Y, por fin, si nuestras palabras parecen dignas de ser atendidas, y ahora más que nunca, y si su eco social, sin embargo, es limitado, no deberíamos evitar la pregunta de por qué. Hay razones que nos superan. El mundo no está para profetismos sociales. Hablo culturalmente y en general. Las Iglesias tampoco. Mucha gente (¿mucha?) en la Iglesia cree que si se refiere al silencio sobre Dios, y a la ley natural en la formulación de la “teología neoescolástica”, ya ha dicho la última palabra sobre cualquier crisis cultural de nuestro tiempo; más aún, piensa que, así, está dicho todo y con evidencia sobre cualquier debate moral, y, por tanto, que queda libre en conciencia de mayores responsabilidades públicas, personales y políticas. Pero no es así. La pregunta, es ¿y yo qué? ¿y nosotros, qué? ¿y con lo nuestro, qué? ¿y socialmente que solidaridad desarrollamos? Hoy, como ayer, la Revelación entera, y el Evangelio de Jesucristo en particular, establecen un diálogo salvífico con el mundo, y, lo hacen en mediciones sacramentales, ¡esto creemos de la Iglesia como Sacramento de Salvación!, que han de significar y realizar la palabra exigente de Dios sobre qué es de tu hermano maltratado. Que ese Dios es misericordia, bondad entrañable y perdón, lo sabemos por Jesús con certeza definitiva, pero que quien hable en su nombre, y prolongue su encarnación, tiene que ser reconocido en las bienaventuranzas como alma de su moral, de su vida, y de su ser, y hasta de su comunidad, también. Y esto sí que tenemos que revisar.
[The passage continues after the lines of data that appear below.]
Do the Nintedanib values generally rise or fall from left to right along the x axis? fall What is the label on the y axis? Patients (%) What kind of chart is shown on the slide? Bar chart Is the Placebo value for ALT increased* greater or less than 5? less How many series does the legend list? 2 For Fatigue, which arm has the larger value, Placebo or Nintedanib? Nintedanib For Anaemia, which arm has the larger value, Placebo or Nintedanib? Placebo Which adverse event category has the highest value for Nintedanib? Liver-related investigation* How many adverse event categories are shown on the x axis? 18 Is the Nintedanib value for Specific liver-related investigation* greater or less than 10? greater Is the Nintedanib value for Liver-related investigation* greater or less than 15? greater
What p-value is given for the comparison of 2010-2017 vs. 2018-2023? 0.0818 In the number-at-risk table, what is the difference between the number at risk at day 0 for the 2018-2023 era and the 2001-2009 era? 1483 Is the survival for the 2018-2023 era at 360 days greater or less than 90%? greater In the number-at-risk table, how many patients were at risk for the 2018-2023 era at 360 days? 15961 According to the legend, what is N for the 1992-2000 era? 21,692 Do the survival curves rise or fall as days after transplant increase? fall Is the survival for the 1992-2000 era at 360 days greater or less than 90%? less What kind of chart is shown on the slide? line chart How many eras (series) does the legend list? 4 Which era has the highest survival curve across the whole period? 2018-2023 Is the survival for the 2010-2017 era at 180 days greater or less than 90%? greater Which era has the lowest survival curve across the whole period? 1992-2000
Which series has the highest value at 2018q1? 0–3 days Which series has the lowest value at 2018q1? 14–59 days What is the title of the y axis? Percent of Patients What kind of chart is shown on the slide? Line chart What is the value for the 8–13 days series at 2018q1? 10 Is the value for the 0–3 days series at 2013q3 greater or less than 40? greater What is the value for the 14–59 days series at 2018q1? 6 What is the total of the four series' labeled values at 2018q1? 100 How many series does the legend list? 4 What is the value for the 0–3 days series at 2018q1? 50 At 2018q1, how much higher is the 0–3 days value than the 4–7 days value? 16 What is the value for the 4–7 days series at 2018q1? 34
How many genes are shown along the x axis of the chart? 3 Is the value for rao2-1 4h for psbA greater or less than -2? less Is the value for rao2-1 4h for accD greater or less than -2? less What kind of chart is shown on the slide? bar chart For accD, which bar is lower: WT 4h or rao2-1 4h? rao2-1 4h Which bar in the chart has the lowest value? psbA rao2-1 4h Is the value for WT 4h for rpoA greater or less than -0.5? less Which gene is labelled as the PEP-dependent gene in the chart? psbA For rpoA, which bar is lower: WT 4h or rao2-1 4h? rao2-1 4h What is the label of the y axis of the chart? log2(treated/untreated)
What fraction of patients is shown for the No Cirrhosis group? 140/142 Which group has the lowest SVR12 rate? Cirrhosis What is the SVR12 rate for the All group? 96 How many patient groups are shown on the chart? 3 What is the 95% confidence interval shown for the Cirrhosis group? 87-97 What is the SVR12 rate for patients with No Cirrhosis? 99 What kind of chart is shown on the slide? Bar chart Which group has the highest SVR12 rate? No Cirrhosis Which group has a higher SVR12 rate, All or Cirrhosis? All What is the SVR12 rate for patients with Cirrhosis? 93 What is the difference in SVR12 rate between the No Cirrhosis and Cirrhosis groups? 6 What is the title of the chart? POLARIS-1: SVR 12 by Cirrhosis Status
La Iglesia (española) está lejos de reconocerse en las bienaventuranzas desde el punto de vista pastoral y moral, espiritual y social. Es así. Estamos a la defensiva, ¡para disfrute de los más conservadores! Ahora nos vale el derecho positivo para defender nuestra posición en la sociedad, luego, ese mismo derecho no es gran cosa; ahora la ética de los derechos humanos, luego, la moral civil no tiene contenido; ahora una tradición secular en la diócesis o en la rica liturgia de la Iglesia, más allá el evangelio de los pobres; ahora, somos unos humildes servidores de la verdad y, luego, sabemos todo sobre la ley natural que es obvia para cualquier mente sin pecado… Un supuesto laicismo galopante lo justifica todo, y no es así. La gente se da cuenta de que no terminamos de dar coherencia evangélica y moral a todas las realidades que hacen la Iglesia, en su gente y en sus estructuras e instituciones. Yo no digo que así la gente se convertiría en masa a Jesucristo; digo, simplemente, que la gente lo ve y nos sitúa en el común de las organizaciones, “una más, con la misma lógica, cuando se considera cuestionada”.

Todos tenemos contradicciones, las personas y las instituciones, pero esta crisis social tan profunda puede ser una oportunidad más, y muy clara, para construir la palabra y la experiencia eclesial sobre la piedra angular de los más débiles del mundo, y de la fe en Dios Padre a partir de esa experiencia.

Bien leído y discernido, es ya un signo de los tiempos, que puede traducirse en la primacía "espiritual y ética" de la solidaridad, del compartir, como comunidad cristiana, hasta donde podamos y nos atrevamos (¡atención al papel primordial de las Cáritas para dar cuenta de sus necesidades y posibilidades, para sumar información, denuncia y acción, y para no trabajar como organización samaritana aparte de la comunidad!); y que puede traducirse en una provocación a favor del "decrecimiento", mostrando que podemos vivir todos, ¡y bien!, con menos y de otro modo. Ya sé que es un valor utópico, pero las comunidades cristianas, o grupos cristianos en ellas, están en condiciones de decir una palabra. La Iglesia misma, como institución, podría plantearse experiencias muy interesantes.

Siento terminar casi siempre del mismo modo.